> Challenge:
Find every line in the records that contains the string "separates", with case counting, and copy each of those lines in full.

> Records for the task:
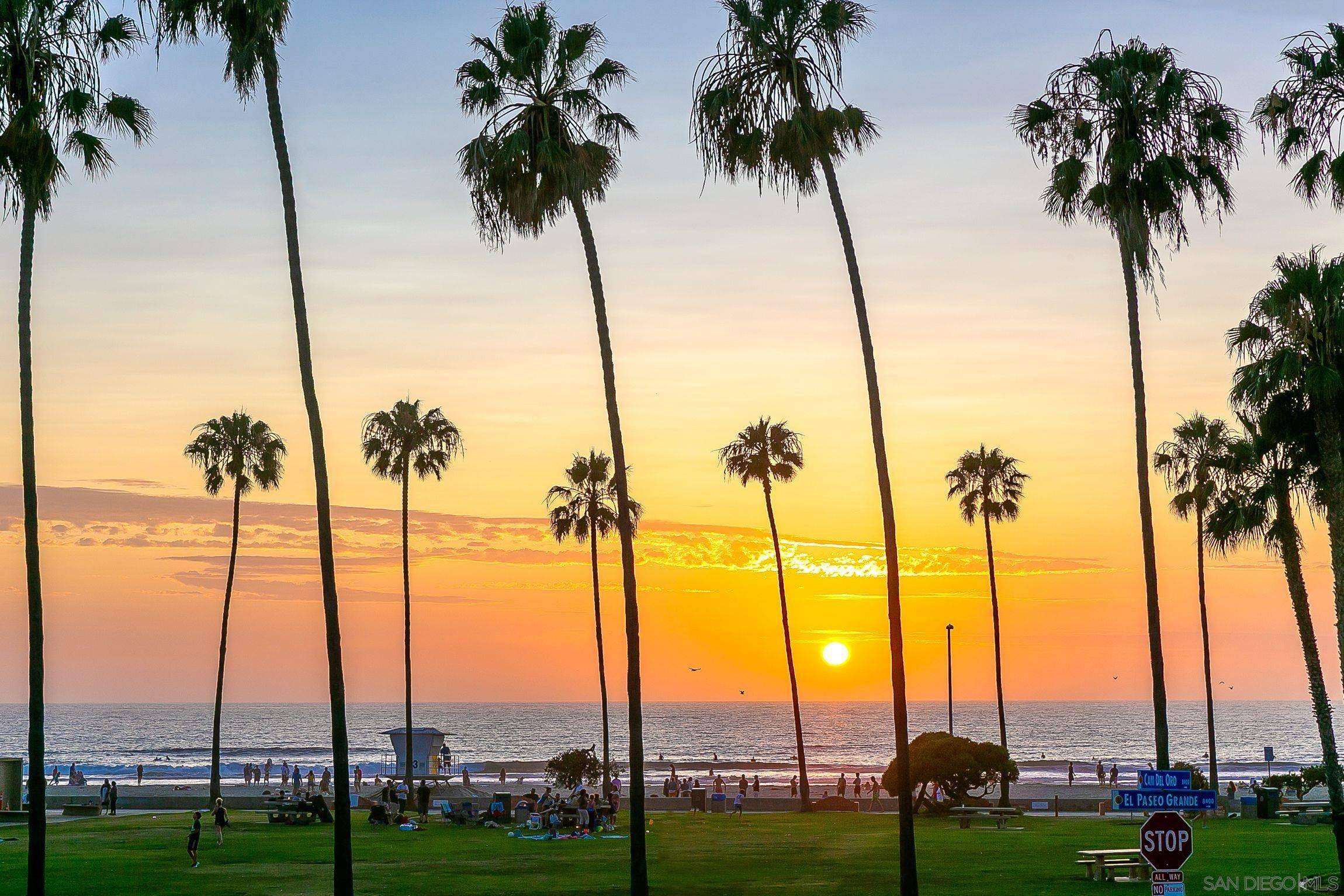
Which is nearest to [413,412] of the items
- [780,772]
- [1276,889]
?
[1276,889]

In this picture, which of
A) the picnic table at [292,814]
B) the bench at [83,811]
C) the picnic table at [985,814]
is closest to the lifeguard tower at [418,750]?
the picnic table at [292,814]

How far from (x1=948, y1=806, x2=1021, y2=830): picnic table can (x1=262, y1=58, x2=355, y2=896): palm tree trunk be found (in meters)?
29.5

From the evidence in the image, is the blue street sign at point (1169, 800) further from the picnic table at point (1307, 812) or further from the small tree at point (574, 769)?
the small tree at point (574, 769)

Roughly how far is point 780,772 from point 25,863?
97.3m

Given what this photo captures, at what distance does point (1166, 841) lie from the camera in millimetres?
13711

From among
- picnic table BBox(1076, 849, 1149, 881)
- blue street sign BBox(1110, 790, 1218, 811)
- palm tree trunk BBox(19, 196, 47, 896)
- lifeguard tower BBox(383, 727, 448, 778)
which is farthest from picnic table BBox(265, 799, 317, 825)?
blue street sign BBox(1110, 790, 1218, 811)

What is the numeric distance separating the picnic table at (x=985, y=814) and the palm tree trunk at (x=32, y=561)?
31.7 meters

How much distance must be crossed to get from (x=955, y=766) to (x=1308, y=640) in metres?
23.0

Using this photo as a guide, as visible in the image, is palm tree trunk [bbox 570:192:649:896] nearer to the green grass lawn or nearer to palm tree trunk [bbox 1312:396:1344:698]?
the green grass lawn

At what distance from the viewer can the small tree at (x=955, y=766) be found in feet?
177

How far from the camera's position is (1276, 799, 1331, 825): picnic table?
4597 cm

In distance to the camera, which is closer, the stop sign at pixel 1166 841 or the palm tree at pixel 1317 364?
the stop sign at pixel 1166 841

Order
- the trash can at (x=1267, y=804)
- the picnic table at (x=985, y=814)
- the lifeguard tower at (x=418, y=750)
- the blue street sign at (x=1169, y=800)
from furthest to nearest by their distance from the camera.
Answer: the lifeguard tower at (x=418, y=750) < the trash can at (x=1267, y=804) < the picnic table at (x=985, y=814) < the blue street sign at (x=1169, y=800)

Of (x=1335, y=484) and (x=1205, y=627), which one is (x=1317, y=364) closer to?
(x=1335, y=484)
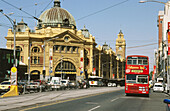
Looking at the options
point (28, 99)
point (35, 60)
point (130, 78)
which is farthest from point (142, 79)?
point (35, 60)

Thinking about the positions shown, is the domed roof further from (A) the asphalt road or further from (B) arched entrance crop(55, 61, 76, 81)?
(A) the asphalt road

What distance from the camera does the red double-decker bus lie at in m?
31.2

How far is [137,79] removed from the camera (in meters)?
31.4

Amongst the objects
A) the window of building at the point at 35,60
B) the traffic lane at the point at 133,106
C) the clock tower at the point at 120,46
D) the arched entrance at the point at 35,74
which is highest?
the clock tower at the point at 120,46

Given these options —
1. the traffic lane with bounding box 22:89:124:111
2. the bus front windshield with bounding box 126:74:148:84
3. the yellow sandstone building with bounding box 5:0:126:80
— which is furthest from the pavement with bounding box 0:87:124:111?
the yellow sandstone building with bounding box 5:0:126:80

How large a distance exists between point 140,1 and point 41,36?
223 feet

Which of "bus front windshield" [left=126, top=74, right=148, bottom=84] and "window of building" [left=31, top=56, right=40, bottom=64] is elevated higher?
"window of building" [left=31, top=56, right=40, bottom=64]

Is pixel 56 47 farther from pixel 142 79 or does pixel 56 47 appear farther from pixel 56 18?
pixel 142 79

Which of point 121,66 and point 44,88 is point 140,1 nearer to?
point 44,88

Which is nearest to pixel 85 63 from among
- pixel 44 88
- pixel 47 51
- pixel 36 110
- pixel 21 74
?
pixel 47 51

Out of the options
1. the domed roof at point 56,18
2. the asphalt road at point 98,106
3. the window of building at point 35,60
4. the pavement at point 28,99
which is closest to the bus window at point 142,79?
the pavement at point 28,99

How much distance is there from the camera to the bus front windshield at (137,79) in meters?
31.2

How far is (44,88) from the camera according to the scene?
42.5 meters

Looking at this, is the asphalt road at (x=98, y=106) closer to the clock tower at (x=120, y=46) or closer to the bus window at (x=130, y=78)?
the bus window at (x=130, y=78)
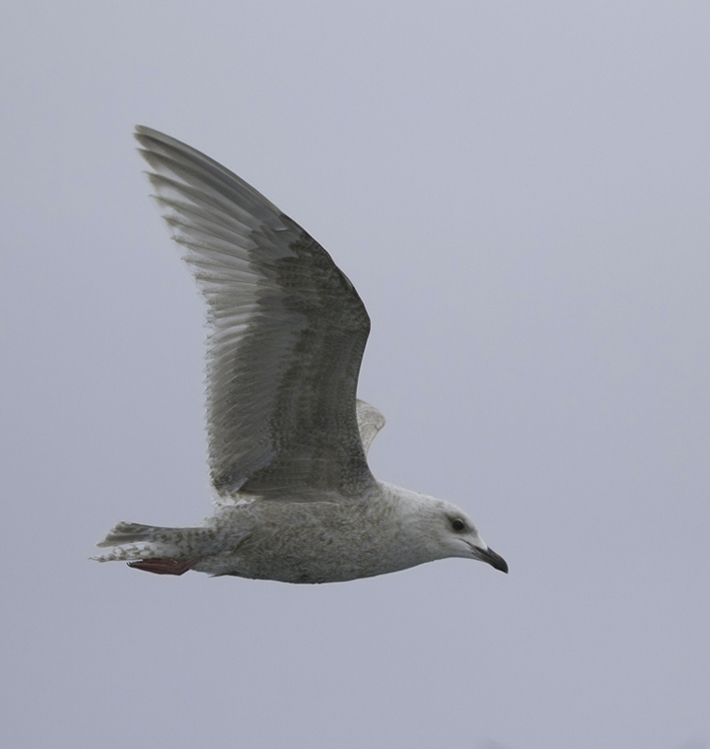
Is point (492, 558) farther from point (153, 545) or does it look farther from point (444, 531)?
point (153, 545)

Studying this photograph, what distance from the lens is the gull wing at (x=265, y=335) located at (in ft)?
22.9

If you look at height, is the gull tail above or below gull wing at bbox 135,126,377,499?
below

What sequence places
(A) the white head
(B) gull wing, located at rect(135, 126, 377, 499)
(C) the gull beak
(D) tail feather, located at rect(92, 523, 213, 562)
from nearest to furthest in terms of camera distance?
(B) gull wing, located at rect(135, 126, 377, 499) < (D) tail feather, located at rect(92, 523, 213, 562) < (A) the white head < (C) the gull beak

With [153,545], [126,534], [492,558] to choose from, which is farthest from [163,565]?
[492,558]

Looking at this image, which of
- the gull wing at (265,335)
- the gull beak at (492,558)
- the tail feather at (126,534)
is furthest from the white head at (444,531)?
the tail feather at (126,534)

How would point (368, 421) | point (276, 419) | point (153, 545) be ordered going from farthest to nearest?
1. point (368, 421)
2. point (276, 419)
3. point (153, 545)

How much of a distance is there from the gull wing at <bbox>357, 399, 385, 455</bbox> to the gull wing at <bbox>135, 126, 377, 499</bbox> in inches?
80.0

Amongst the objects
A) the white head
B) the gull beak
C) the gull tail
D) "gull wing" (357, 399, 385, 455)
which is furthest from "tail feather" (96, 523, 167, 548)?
"gull wing" (357, 399, 385, 455)

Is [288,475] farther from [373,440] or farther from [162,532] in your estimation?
[373,440]

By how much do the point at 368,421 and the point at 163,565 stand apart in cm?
332

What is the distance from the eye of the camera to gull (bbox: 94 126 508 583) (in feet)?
23.0

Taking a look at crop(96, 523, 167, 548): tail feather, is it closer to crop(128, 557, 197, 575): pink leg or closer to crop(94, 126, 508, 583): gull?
crop(94, 126, 508, 583): gull

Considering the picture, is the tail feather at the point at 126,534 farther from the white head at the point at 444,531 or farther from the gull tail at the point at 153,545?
the white head at the point at 444,531

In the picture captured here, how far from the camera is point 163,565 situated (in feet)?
24.6
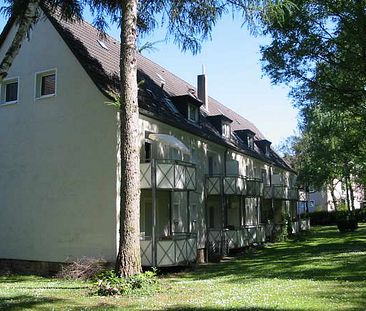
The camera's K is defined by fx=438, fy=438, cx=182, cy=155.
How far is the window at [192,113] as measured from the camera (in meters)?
24.5

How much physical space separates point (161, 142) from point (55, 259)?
656 centimetres

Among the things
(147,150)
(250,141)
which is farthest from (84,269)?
(250,141)

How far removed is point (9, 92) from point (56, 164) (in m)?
5.01

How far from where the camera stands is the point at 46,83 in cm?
1998

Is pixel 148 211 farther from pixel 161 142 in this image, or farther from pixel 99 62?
pixel 99 62

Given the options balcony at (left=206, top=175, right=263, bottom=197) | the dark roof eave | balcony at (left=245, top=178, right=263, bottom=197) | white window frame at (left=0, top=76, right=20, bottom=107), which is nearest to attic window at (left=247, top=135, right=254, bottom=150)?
the dark roof eave

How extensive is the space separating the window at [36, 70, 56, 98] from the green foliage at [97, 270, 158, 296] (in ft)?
33.8

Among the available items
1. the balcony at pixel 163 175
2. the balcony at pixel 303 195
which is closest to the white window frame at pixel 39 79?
the balcony at pixel 163 175

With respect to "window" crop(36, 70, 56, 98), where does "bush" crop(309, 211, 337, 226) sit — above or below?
below

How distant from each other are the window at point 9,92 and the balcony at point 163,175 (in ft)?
24.6

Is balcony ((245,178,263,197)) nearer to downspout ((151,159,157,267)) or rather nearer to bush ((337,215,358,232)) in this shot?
downspout ((151,159,157,267))

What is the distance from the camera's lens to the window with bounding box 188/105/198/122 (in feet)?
80.2

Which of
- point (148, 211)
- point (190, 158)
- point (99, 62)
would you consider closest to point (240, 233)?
point (190, 158)

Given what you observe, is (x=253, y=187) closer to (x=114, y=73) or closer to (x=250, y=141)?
(x=250, y=141)
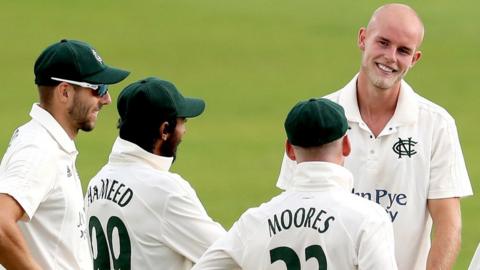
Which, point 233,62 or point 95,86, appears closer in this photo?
point 95,86

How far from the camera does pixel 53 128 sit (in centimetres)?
734

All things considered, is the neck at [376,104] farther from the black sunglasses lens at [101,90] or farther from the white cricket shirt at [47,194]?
the white cricket shirt at [47,194]

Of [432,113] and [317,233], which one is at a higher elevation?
[432,113]

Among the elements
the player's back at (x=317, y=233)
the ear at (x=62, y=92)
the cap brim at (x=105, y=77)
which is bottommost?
the player's back at (x=317, y=233)

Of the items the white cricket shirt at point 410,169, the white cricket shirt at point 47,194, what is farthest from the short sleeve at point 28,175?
the white cricket shirt at point 410,169

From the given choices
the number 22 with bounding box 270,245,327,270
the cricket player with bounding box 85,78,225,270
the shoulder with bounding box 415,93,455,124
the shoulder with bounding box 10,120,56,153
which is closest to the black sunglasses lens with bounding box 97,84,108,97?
the cricket player with bounding box 85,78,225,270

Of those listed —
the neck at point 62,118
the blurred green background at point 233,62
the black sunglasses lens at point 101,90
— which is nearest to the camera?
the neck at point 62,118

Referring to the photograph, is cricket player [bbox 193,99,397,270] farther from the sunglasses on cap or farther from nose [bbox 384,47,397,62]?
nose [bbox 384,47,397,62]

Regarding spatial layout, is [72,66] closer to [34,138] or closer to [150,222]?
[34,138]

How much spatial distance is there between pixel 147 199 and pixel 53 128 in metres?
0.60

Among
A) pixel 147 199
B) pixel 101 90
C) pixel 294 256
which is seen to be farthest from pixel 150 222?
pixel 294 256

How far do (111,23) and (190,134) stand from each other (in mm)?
5365

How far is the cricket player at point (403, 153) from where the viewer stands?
25.9 feet

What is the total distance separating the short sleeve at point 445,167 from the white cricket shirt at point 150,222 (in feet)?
4.23
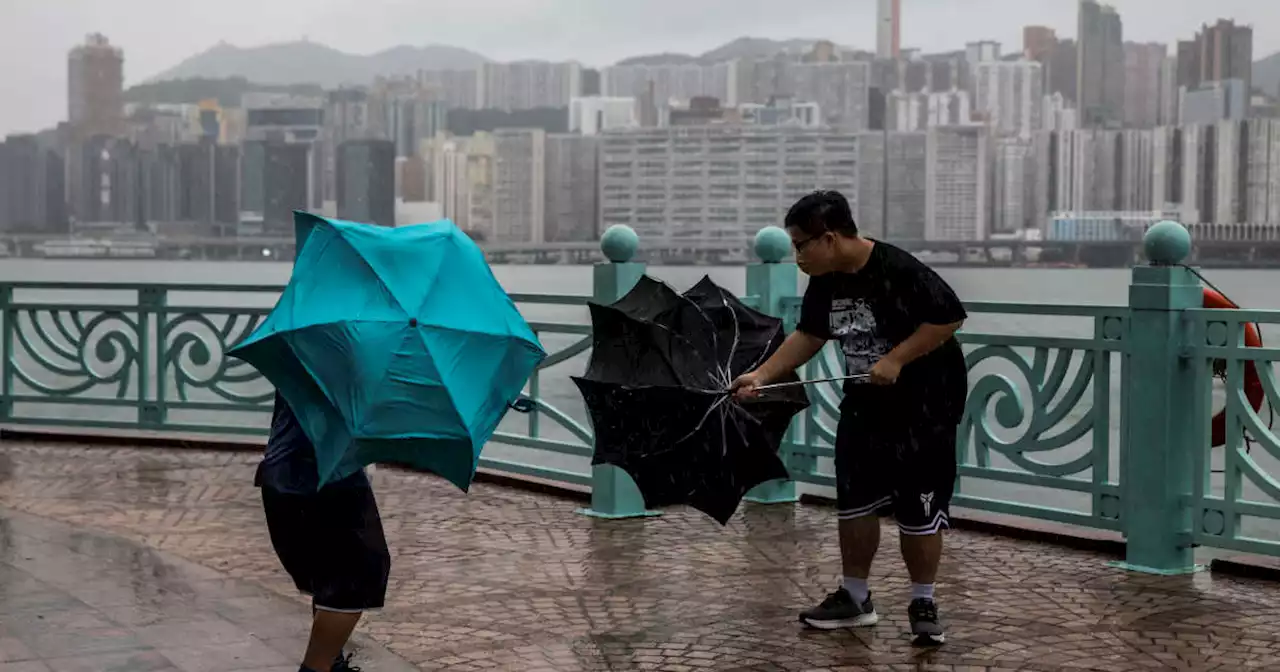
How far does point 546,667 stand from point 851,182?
7915 cm

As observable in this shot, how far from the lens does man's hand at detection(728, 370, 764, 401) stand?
5.27 m

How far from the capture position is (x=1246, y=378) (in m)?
6.64

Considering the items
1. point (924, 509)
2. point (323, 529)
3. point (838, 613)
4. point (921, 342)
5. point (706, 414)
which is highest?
point (921, 342)

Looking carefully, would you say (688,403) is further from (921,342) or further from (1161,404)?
(1161,404)

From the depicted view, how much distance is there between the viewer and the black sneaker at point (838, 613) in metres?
5.62

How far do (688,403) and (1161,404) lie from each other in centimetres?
236

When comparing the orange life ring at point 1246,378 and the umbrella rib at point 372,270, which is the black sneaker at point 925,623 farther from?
the umbrella rib at point 372,270

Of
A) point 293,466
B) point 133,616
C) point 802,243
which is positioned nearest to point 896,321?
point 802,243

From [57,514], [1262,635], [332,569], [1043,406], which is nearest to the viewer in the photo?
[332,569]

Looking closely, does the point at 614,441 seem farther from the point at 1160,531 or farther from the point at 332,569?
the point at 1160,531

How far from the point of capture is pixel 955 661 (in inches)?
207

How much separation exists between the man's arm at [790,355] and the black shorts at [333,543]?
164 cm

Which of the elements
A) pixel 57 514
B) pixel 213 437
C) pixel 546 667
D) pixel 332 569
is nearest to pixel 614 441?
pixel 546 667

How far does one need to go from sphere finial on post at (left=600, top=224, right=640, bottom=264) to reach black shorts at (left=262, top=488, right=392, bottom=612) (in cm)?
392
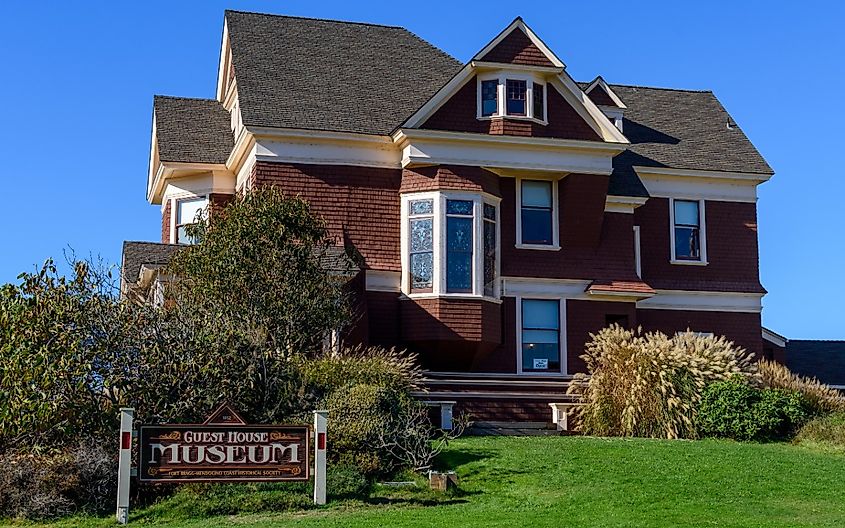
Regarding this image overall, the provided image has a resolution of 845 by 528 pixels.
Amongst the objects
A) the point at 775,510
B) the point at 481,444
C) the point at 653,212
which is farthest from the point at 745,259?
the point at 775,510

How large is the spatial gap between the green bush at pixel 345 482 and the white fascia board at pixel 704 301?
15.9 metres

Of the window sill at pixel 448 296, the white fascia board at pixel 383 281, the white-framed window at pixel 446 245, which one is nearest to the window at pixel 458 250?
the white-framed window at pixel 446 245

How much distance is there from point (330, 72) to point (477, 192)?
5.84 m

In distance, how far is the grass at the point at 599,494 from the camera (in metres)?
16.0

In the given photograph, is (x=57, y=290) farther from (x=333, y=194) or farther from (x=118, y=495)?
(x=333, y=194)

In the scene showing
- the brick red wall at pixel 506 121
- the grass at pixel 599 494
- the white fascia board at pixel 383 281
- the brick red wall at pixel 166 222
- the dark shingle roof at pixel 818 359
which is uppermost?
the brick red wall at pixel 506 121

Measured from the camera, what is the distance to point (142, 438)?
17250 millimetres

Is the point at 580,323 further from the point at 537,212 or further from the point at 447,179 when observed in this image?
the point at 447,179

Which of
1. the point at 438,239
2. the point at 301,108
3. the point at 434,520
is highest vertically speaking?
the point at 301,108

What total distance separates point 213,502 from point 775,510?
322 inches

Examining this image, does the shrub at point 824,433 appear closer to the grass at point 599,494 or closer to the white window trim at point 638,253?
the grass at point 599,494

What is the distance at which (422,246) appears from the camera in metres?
28.7

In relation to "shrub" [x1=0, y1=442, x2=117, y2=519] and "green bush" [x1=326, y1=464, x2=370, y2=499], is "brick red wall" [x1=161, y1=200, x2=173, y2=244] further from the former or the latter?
"green bush" [x1=326, y1=464, x2=370, y2=499]

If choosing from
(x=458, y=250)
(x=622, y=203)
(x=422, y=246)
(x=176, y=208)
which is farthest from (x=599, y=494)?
(x=176, y=208)
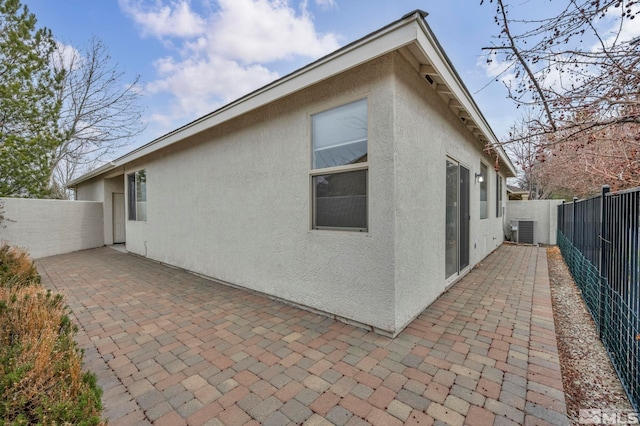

> Task response:
How much physical space separates point (161, 142) from point (55, 259)?
What total distance separates point 213,502 from point 775,510?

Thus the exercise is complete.